## Material for the task

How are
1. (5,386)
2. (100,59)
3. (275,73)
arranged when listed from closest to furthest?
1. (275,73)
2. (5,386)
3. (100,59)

## What you are asked to do
Format every line of the records above as a Markdown table with the columns Row and Line, numbering the rows in order and skipping blank lines.

## Complete response
| Row | Line |
|---|---|
| 1 | How are |
| 2 | 1. (5,386) |
| 3 | 2. (100,59) |
| 4 | 3. (275,73) |
| 5 | arranged when listed from closest to furthest? |
| 6 | 1. (275,73) |
| 7 | 2. (5,386) |
| 8 | 3. (100,59) |